***** Record excerpts *****
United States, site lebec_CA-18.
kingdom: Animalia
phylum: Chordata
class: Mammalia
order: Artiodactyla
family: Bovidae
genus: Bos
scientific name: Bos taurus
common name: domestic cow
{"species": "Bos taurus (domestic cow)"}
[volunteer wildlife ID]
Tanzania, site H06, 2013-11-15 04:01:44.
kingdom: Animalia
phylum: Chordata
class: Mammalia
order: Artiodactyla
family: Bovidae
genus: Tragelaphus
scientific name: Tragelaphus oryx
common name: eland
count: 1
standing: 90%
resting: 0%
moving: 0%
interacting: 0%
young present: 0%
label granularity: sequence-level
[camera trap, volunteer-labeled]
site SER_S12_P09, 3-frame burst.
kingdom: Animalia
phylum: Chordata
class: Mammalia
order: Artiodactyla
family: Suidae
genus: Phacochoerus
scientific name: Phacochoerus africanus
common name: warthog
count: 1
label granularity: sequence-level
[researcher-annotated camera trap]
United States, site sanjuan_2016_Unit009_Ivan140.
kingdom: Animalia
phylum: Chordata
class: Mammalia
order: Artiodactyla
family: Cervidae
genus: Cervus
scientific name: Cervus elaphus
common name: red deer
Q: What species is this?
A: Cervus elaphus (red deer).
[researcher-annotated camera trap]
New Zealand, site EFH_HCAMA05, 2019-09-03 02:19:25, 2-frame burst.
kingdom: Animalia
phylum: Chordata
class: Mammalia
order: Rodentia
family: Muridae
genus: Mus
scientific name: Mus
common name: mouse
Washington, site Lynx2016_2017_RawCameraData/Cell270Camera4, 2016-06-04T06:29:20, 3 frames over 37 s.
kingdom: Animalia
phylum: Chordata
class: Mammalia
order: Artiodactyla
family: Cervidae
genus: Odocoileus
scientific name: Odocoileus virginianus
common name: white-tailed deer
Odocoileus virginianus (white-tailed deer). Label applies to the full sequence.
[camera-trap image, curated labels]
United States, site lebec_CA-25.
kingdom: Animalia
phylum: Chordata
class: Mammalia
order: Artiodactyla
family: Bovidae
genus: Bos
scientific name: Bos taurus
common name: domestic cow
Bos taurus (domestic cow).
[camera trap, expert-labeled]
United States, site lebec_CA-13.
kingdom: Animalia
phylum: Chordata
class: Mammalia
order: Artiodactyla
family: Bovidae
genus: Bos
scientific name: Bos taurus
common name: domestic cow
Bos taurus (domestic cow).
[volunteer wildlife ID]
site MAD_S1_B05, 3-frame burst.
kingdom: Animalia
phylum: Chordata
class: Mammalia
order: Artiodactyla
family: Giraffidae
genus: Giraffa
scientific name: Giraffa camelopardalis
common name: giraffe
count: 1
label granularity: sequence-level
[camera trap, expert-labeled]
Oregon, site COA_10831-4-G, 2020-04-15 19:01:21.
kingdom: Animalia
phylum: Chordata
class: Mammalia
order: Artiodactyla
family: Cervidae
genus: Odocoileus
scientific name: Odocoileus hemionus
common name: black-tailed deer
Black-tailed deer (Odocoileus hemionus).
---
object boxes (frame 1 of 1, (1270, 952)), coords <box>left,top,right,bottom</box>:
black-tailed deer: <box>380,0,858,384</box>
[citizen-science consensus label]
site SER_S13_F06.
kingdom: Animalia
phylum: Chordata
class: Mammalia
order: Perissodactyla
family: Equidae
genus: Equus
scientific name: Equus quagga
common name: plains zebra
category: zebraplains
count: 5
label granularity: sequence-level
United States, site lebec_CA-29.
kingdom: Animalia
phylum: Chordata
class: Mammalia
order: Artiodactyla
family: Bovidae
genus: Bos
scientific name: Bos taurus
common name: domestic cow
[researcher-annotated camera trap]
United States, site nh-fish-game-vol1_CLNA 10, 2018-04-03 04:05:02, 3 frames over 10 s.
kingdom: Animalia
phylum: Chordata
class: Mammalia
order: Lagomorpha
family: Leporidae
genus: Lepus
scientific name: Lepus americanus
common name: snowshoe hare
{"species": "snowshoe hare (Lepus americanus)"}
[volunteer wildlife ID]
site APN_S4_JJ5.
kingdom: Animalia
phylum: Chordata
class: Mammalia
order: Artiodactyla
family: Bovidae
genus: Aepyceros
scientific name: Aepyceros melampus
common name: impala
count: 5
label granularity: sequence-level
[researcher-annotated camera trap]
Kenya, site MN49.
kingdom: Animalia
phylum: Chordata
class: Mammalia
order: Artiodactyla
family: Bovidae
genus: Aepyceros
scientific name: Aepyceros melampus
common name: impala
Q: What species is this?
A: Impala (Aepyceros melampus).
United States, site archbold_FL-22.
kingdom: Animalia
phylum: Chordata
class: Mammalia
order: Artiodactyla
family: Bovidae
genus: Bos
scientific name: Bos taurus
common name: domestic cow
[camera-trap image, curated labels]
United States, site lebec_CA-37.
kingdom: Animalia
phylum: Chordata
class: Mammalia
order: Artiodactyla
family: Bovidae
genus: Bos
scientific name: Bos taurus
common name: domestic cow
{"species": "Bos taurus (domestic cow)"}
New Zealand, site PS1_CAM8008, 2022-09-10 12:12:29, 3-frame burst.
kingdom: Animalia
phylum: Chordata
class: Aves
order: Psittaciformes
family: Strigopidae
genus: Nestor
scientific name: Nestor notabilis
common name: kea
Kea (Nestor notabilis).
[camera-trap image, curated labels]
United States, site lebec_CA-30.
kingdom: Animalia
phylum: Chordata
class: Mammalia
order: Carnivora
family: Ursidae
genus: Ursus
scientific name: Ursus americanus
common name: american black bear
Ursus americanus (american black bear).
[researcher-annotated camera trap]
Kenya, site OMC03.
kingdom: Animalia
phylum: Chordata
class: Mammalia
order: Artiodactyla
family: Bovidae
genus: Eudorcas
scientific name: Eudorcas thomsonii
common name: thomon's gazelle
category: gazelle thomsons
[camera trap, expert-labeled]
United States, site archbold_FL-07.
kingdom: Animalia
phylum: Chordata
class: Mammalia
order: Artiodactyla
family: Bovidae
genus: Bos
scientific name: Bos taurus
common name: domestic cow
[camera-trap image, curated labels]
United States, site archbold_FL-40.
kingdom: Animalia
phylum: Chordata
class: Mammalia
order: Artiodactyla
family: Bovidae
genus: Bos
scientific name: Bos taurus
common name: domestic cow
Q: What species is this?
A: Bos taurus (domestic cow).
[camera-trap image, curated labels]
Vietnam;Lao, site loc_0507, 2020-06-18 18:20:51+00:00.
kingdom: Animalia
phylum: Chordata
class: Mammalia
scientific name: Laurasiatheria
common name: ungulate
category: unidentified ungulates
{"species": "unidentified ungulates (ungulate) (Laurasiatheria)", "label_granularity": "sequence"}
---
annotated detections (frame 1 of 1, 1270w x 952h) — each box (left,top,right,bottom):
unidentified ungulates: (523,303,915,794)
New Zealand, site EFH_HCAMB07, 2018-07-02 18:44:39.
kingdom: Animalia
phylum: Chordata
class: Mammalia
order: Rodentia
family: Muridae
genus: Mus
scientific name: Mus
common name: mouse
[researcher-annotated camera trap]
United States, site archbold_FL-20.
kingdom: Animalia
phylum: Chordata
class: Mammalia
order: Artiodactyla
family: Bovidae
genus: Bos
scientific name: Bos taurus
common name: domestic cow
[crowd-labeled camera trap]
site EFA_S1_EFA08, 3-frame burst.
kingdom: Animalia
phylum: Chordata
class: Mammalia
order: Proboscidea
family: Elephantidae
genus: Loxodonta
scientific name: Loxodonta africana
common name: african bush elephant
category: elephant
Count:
*****
_Activity:_ Report how many lines of the data above include "category", giving the number and no other words.

_Task solution:_ 4